6 Questions for Paul Lanoie: on untapped opportunities, ecofiscal pricing and how Canada compares
“If you put two economists in a room, you get two opinions, unless one of them is Lord Keynes, in which case you get three.” So said Winston Churchill. So what happens when you put 12 leading economists in a room and ask them to focus on one of the biggest challenges of our time: growing economic and environmental prosperity in Canada? You get Canada’s Ecofiscal Commission. This Commissioner blog series gives you a glimpse into the diverse personalities and perspectives behind our work — and what it takes to wrestle through the big issues together.
- As a professor at HEC Montreal, you specialize in environmental economics. What attracted you to this field?
It was a matter of chance. I did my thesis on the economic aspects of workplace health and safety, and the guy in the office next to me was doing a thesis on environmental economics. We often had discussions, and I found his subject more exciting than mine. So when I finished my thesis, I started doing research with him. It’s still a relatively new area where research can move things more quickly towards a “better” society.
- How does Canada compare to the rest of the world when it comes to implementing ecofiscal policies?
In Europe, they have used ecofiscal measures for more than 15 years. Here, it’s taking longer to make inroads. Only one per cent of our GDP comes from ecofiscal revenues, making us one of the countries that does the least.
Here in Quebec, we have few water meters. We have no road charges; there are only two toll bridges. There is no garbage pricing. On top of that, it seems to me that the price of electricity is undervalued. So I think there is a lot of progress that has to be made.
- So you see opportunities to use ecofiscal policies in Canada and in Quebec?
Of course. As I said, in Quebec the cost of electricity is really too low — twice as low as in Toronto and three times as low as in New York. As a result, there is an enormous amount of electricity wasted here. If we brought the prices to a level that better reflected the real cost, we could reduce our consumption and export more to Ontario, New Brunswick and New England. And the great advantage of that is that electricity in Quebec is clean: more than 95 per cent comes from hydroelectricity or wind energy. With that increase in government revenue, we could reduce sales taxes or other taxes — income taxes are very high in Quebec.
- We often hear how Canada lags behind many other countries in terms of productivity and innovation. Can ecofiscal policies make a difference?
Essentially, ecofiscal policies allow you to increase green taxes and decrease corporate taxes. That means companies can invest more in research and development. Using data from the OECD, I did a study that showed that, in countries that rely more on eco-taxes than on environmental regulations, there was more green innovation.
- Can you point to particularly successful examples of ecofiscal measures that have been implemented in Quebec?
In Quebec, we have some of the highest gasoline prices in North America. The government didn’t do that for environmental reasons — they were looking for revenues — but it turned out well. Among other things, Quebeckers choose less gas-guzzling cars than the rest of North America, and we use more public transit. Another good example is that we are one of the first jurisdictions in North America to have a cap-and-trade system for carbon.
- What do you hope to achieve as an Ecofiscal Commissioner?
I’m more advanced in my career as a professor, so I have a little less need to prove myself by in terms of publications. So if I can put more energy into creating tangible changes, why not? I’ve arrived at a stage in my career where I can use the experience that I have to try to improve society, at least to a modest degree.
About the Author
Paul Lanoie is a professor at HEC Montréal, in the Department of Applied Economics, as well as a Commissioner of Canada’s Ecofiscal Commission.

● ● ● ● ●

▶ _REQUIRED ACTION_:
Retype the passage of the Paul Lanoie interview starting at "- Can you point" and ending at "system for carbon.".

● ● ● ● ●

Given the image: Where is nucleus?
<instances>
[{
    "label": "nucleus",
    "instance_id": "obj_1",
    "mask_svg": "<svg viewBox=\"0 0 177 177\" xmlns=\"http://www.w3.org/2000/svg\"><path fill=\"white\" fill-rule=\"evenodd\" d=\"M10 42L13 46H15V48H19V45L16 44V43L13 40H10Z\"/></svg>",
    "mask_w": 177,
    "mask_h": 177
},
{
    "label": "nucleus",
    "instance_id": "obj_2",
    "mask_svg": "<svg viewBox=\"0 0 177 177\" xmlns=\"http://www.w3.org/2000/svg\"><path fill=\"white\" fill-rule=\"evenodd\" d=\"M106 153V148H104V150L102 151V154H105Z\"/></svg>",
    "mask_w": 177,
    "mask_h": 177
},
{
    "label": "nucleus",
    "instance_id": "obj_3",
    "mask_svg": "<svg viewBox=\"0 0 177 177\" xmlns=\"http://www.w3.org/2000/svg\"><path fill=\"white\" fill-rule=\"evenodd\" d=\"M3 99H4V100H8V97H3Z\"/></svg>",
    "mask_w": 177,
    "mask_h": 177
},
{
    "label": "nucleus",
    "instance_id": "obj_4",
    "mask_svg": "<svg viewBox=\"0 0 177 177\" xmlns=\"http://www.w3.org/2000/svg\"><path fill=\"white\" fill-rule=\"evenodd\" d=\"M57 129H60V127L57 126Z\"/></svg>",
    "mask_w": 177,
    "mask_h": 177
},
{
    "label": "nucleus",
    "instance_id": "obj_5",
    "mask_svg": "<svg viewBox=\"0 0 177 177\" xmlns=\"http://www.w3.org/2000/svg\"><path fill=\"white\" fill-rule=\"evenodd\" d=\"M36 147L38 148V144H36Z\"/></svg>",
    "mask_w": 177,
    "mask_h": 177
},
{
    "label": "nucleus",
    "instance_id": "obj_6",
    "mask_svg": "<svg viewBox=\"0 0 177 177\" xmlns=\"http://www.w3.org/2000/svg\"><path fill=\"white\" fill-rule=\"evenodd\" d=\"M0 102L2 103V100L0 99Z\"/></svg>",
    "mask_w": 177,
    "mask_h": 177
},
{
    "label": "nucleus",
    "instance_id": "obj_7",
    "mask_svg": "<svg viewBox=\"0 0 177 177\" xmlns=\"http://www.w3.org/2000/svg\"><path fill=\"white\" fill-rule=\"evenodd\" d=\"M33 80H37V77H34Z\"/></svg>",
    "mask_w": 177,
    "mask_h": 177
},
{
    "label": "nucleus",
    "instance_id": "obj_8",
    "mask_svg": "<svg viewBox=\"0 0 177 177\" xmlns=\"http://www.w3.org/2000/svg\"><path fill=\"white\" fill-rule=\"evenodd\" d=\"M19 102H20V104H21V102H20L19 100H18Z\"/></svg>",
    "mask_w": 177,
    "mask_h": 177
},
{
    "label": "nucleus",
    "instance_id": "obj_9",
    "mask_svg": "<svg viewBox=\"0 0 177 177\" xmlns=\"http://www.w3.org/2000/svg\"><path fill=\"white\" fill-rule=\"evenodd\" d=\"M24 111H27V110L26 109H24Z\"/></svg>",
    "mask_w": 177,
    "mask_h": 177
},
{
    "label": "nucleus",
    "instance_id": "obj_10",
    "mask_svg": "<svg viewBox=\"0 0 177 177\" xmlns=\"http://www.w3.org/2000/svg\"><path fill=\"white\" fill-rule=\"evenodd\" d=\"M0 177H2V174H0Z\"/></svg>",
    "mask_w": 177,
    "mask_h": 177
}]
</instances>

● ● ● ● ●

▶ _YOUR RESPONSE_:
- Can you point to particularly successful examples of ecofiscal measures that have been implemented in Quebec?
In Quebec, we have some of the highest gasoline prices in North America. The government didn’t do that for environmental reasons — they were looking for revenues — but it turned out well. Among other things, Quebeckers choose less gas-guzzling cars than the rest of North America, and we use more public transit. Another good example is that we are one of the first jurisdictions in North America to have a cap-and-trade system for carbon.